In business bankruptcy, cash collateral is a frequently used term. According to lawyers of Dallas based law firm, collateral is a property against which you get a loan. Thus, the lender has a lien on the property. Examples of collateral include house which secures the mortgage, car that secures the vehicle loan, and jewelry that secures loan received from the pawnbroker.
In case of a secured loan, when you pay back the amount owed, the lender releases the lien on the property. However, if you default on it, the lender can take the property and sell it to recover the money owed. Thus, home loans, car loans or pawnshop loans are collaterals that exist for the entire duration of the loan. You cannot sell or trade any of those properties unless you pay off the loan.
Know more about cash collateral
In case of a business loan, any lender (including banks) ask for the inventory and accounts receivable as collateral for the loan. However, business inventory or accounts can change daily. As per bankruptcy laws, cash collateral includes cash, negotiable instruments, securities, documents of title, deposit accounts, products, rent, etc. This includes money received, new accounts created due to the sale of inventory as well as money from accounts receivable.
Need for cash collateral for loans
The advantage of pledging cash collateral for a business loan is that it works as an added security. Thanks to it,the business can continue operations without the need to pay off the entire loan whenever they sell inventory or collect any account receivable.

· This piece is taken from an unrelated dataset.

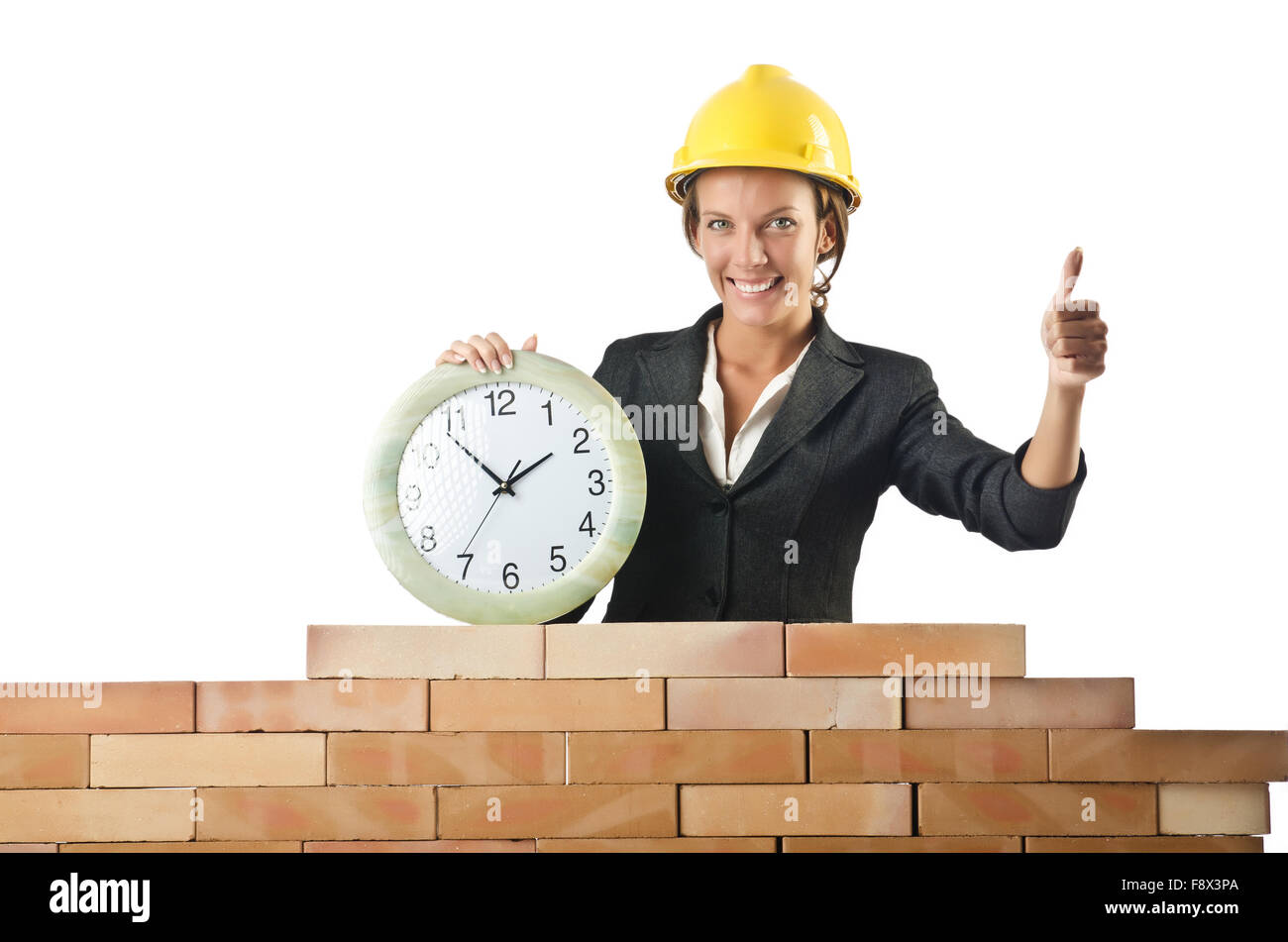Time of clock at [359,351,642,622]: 1:53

What is special about cash collateral?
Cash collateral is different from other collaterals as it changes frequently and can include cash or account which were not present when the original loan was sanctioned. It finds use in bankruptcy as well as outside it. If the business is making timely loan payments as per the agreement, it can continue operation without any interruptions. This is because the lien on the loan shifts from inventory to sale proceeds and then to new inventory and accounts.
However, when the reorganization of business takes place due to bankruptcy, in case of cash collaterals additional steps are required. The business needs permission from the court to use cash collateral in bankruptcy proceedings. This is because bankruptcy laws prevent an agreement made before bankruptcy from forming a lien on income generated or assets acquired once the bankruptcy is filed.

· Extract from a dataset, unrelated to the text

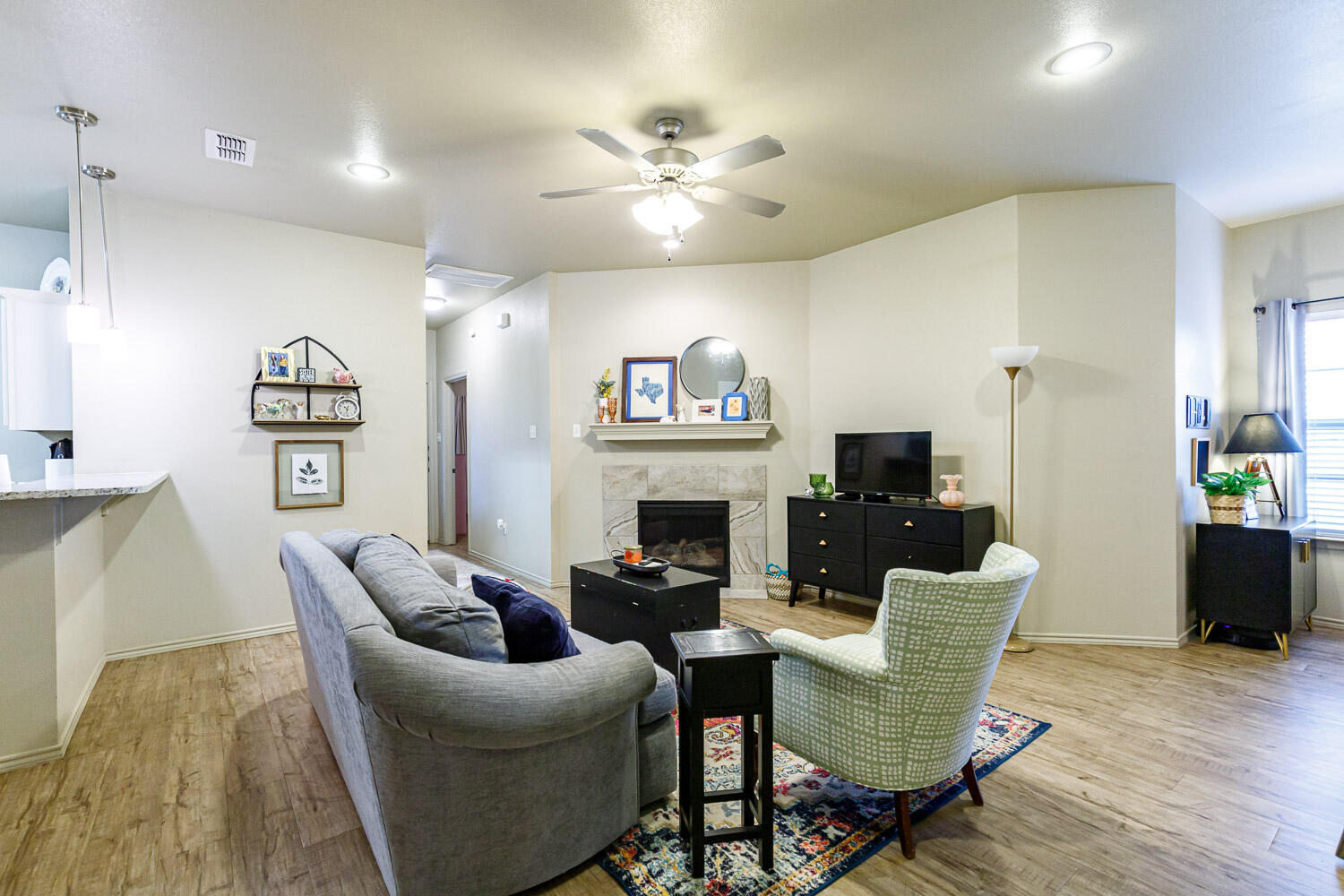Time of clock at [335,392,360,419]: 10:33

Apart from this, you need to provide sufficient protection to the secured creditor before the court approves the use of cash collateral in bankruptcy. For providing protection to lenders, you need to guarantee a safeguard that ensures that the lender’s security interest is not reduced by your actions. This can be done by either providing them with a replacement lien on the proceeds from the sale of inventory and new accounts or having a separate cash collateral bank account. Additionally, you could also pay the lender in cash or agree to a budget that specifies the amount and way the business could use cash collateral.